MiR-142-3p ameliorates high glucose-induced renal tubular epithelial cell injury by targeting BOD1

• Published in: Clinical and experimental nephrology Vol. 25; no. 11; pp. 1182 - 1192
• Main Authors: Zhao, Ningmin, Luo, Qing, Lin, Ruijuan, Li, Qiaoyan, Ma, Peizhi
• Format: Journal Article
• Language: English
• Published: Singapore Springer Singapore 01.11.2021; Springer Nature B.V
• Subjects: Animals; Apoptosis; Apoptosis - drug effects; Apoptosis - genetics; Blood Urea Nitrogen; Cell Cycle Proteins - genetics; Cell Cycle Proteins - metabolism; Cell division; Cell injury; Cell Line; Cell Survival - drug effects; Cell viability; Creatinine - blood; Diabetes mellitus; Diabetes Mellitus, Experimental - chemically induced; Diabetic Nephropathies; Diabetic nephropathy; Down-Regulation - drug effects; Down-Regulation - genetics; Enzyme-linked immunosorbent assay; Epithelial cells; Epithelial Cells - metabolism; Epithelial Cells - pathology; Flow cytometry; Gene Expression; Glucose - administration & dosage; Glucose - pharmacology; Humans; Kidney Tubules; Kidneys; Male; Medicine; Medicine & Public Health; MicroRNAs - genetics; MicroRNAs - metabolism; miRNA; Nephrology; Nephropathy; Original Article; Oxidative stress; Oxidative Stress - drug effects; Oxidative Stress - genetics; Rats; RNA, Messenger - metabolism; Streptozocin; Urology; Diabetic nephropathy; miR-142-3p; Renal tubular epithelial cell injury; BOD1
• ISSN: 1342-1751; 1437-7799; 1437-7799
• DOI: 10.1007/s10157-021-02102-y

Background Tubular injury plays a crucial role in the pathogenesis of diabetic nephropathy (DN). It is well known that many microRNAs (miRNAs) exert crucial effects on tubular injury. This study intends to explore the effect of miR-142-3p on the apoptosis and oxidative stress of high glucose (HG)-treated renal tubular epithelial cells (HK-2) and its underlying mechanism. Materials and methods HK-2 cells were exposed to HG to mimic cell injury.

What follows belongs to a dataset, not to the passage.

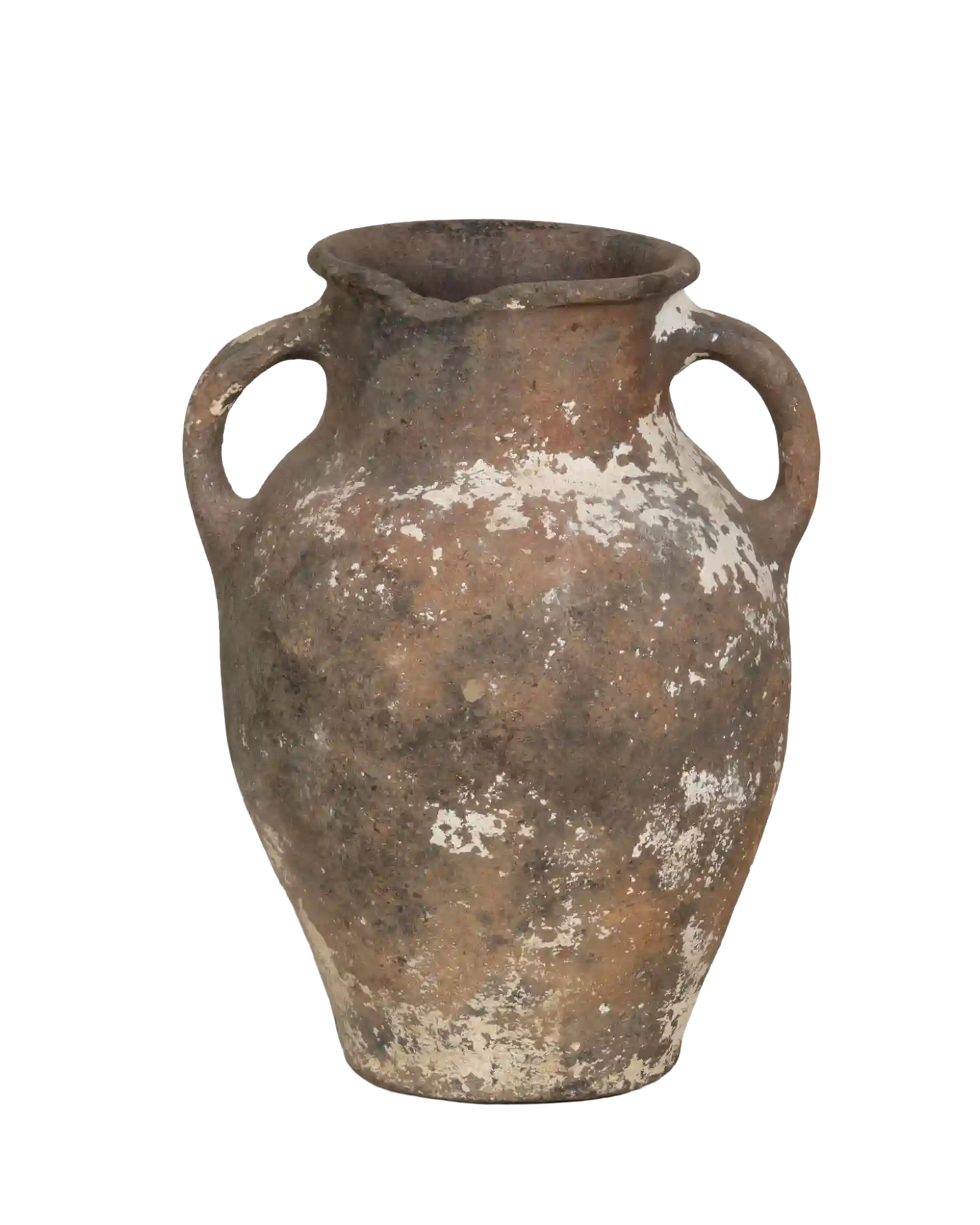 Erzurum - Ancient jar of anatolia in terracotta n ° 3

MTT assays and flow cytometry analyses were conducted to measure cell viability and cell apoptosis, respectively. RT-qPCR and western blot analyses were carried out to detect RNA and protein levels, respectively. The levels of oxidative stress markers were evaluated by ELISA. The binding between miR-142-3p and biorientation of chromosomes in cell division 1 (BOD1) was validated by a luciferase reporter assay. Result MiR-142-3p is low-expressed in HG-stimulated HK-2 cells. Functionally, miR-142-3p overexpression attenuates the apoptosis and oxidative stress of HG-stimulated HK-2 cells. Mechanistically, BOD1 was confirmed to be targeted by miR-142-3p in HK-2 cells. Moreover, BOD1 overexpression reversed the suppressive effect of miR-142-3p overexpression on the apoptosis and oxidative stress of HK-2 cells treated with HG. Conclusion MiR-142-3p ameliorates HG-induced renal tubular epithelial cell injury by targeting BOD1. The finding might provide novel insight into the role of miR-142-3p/BOD1 axis in DN treatment.